Por Luciana Gurgel

Luciana Gurgel

A bravura de uma jornalista afegã acaba de ser reconhecida pela revista Time, que incluiu Zhara Joya, de apenas 29 anos, na lista das 12 Mulheres do Ano de 2022.

Ela enfrentou o extremismo do Talibã duas vezes. Na primeira, teve que se vestir de menino para estudar. Na segunda, exilou-se em Londres e daqui continua comandando seu site com notícias sobre a situação das mulheres afegãs, em um país onde o jornalismo foi dizimado.

É uma boa notícia que não compensa outras não tão boas assim nesta semana em que se comemora o Dia Internacional da Mulher.

A quantidade de mulheres jornalistas processadas, presas ou objeto de assédio online e offline cresce sem parar.

A Federação Internacional de Jornalistas publicou o resultado de duas pesquisas, feitas entre membros de sindicatos afiliados e profissionais de redação, constatando que há um longo caminho a percorrer para solucionar o problema do abuso online − e cobrou das empresas jornalísticas mais engajamento.

Enquanto isso, a ascensão profissional continua sendo uma barreira difícil de transpor.

O levantamento anual do Instituto Reuters para Estudos do Jornalismo deste ano mostrou queda de 1 ponto percentual na quantidade de mulheres como editoras principais nos veículos de maior circulação e audiência em vários países, incluindo o Brasil.

Apenas 21% dos 179 líderes nas 240 redações pesquisadas são mulheres, apesar de, em média, 40% dos jornalistas serem do sexo feminino, segundo o Reuters.

Em 11 dos 12 países pesquisados pelo instituto, homens mandam em mais da metade da grande mídia.

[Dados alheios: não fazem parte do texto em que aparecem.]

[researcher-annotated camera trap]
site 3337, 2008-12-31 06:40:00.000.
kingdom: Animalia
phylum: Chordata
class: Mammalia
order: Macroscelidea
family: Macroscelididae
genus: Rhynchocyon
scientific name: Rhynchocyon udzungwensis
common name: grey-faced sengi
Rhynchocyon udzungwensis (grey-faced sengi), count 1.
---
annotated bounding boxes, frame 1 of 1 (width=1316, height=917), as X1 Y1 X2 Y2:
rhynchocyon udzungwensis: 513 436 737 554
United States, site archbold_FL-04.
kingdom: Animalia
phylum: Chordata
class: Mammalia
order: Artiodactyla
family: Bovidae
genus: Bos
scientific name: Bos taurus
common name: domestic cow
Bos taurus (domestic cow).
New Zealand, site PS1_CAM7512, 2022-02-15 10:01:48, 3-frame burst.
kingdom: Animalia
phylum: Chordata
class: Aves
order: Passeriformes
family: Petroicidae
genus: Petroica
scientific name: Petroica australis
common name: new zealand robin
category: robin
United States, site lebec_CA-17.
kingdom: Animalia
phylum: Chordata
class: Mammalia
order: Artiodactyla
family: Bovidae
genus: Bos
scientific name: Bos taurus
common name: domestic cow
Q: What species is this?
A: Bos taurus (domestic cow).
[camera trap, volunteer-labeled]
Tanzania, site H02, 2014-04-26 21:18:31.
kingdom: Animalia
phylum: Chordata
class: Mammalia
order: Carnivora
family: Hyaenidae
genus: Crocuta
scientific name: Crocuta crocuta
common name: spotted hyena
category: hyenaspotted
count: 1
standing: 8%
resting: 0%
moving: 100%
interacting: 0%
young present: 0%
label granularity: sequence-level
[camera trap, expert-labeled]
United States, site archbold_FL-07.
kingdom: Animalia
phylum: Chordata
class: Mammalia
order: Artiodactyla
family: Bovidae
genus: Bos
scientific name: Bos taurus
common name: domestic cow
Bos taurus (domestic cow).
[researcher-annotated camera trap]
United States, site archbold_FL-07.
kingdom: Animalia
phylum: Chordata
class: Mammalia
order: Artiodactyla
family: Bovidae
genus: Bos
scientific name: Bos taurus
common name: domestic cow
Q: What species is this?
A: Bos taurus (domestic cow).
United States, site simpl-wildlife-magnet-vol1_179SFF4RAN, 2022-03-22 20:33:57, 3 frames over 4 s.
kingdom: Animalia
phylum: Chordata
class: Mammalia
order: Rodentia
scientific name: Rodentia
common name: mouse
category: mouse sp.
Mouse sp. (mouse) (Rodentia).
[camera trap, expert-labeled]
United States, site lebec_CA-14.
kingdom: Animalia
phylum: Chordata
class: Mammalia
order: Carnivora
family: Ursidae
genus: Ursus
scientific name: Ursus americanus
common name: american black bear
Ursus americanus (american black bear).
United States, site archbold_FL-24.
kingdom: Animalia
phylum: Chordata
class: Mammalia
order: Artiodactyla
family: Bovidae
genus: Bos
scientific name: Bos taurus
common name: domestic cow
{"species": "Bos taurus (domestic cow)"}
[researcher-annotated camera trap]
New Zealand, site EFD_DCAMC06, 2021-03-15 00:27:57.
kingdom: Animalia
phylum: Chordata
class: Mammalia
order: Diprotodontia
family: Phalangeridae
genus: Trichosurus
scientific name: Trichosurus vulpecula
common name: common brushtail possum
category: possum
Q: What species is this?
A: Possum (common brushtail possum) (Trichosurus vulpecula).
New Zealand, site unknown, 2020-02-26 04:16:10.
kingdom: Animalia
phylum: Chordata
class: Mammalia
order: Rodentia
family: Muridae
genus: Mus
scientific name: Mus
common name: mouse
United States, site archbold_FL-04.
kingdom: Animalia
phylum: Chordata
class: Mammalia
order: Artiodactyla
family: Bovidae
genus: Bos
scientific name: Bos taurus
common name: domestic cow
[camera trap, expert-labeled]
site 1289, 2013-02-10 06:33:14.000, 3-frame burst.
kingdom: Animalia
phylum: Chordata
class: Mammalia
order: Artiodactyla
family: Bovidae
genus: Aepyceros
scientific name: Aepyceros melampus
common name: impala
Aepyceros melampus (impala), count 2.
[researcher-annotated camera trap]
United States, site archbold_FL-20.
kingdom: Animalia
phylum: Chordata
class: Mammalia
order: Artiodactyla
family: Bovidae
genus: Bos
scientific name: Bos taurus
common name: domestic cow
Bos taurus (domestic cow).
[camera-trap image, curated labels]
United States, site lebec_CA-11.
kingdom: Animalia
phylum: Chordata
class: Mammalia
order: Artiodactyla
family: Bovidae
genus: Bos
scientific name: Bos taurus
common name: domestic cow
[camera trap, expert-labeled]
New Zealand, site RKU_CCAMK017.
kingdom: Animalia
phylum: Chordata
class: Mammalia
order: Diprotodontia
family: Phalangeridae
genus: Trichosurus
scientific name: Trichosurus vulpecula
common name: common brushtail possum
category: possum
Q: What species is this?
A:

O Brasil foi um dos países que andou para trás. Jornalistas mulheres ocupavam 12% dos cargos de chefia há um ano, e agora detêm 7%.

Os resultados mostram que o acesso ao topo da cadeia de comando continua desigual, prejudicando carreiras.

Para a sociedade, o efeito é um noticiário editado majoritariamente por homens, sem as experiências de vida das jornalistas mulheres.

Isso não quer dizer que homens não tenham sensibilidade para tratar de questões que envolvem mulheres. Mas o equilíbrio de visões em decisões editoriais ajuda a oferecer ao público uma cobertura plural.

Os pesquisadores do Reuters afirmam que o ‘quem’ da frase ‘quem decide o que será notícia’ importa tanto na prática quanto simbolicamente.

“As pessoas que ocupam cargos de liderança na mídia exercem poder e influência, representando tanto sua organização em particular como a indústria como um todo. Elas moldam a cobertura e as redações.”

A pesquisa identificou uma grande variação de país a país na quantidade de pessoas que acessam notícias de veículos liderados por uma mulher. No Quênia, o percentual é de 81%. Na África do Sul é de 80%. Na outra ponta estão o Brasil, com 24%, e o Japão, com míseros 5%.

Nomeações de estrelas não refletem indústria

Ironicamente, algumas grandes redações globais nomearam mulheres para o comando em tempos recentes, dando a (falsa) impressão de que a situação mudara.

Foi o caso da Reuters, que entregou o bastão à italiana Alessandra Galloni. Além de ser a primeira mulher a liderar a agência de notícias britânica em 170 anos, ela não tem o inglês como língua materna.

O Washington Post escolheu Sally Buzbee como editora executiva, a primeira em 144 anos.

Na Associated Press, Daisy Veerasingham tornou-se CEO, em um triplo pioneirismo: é a primeira mulher, não branca e nascida fora dos EUA a dirigir a agência.

Em 2020, Roula Khalaf havia sucedido o lendário editor Lionel Barber no Financial Times.

Contudo, examinando um conjunto mais amplo de empresas, a realidade constatada pelo Reuters foi bem diferente: dos 51 novos editores nomeados em um ano, somente 23% eram mulheres.

Para quem estiver em busca de inspiração, os modelos a seguir são Espanha, Reino Unido e EUA.

Nos três mercados, a metade ou mais dos novos chefes de redação nos últimos 12 meses foram jornalistas do sexo feminino, uma prova de que é possível aumentar o equilíbrio e equalizar as oportunidades.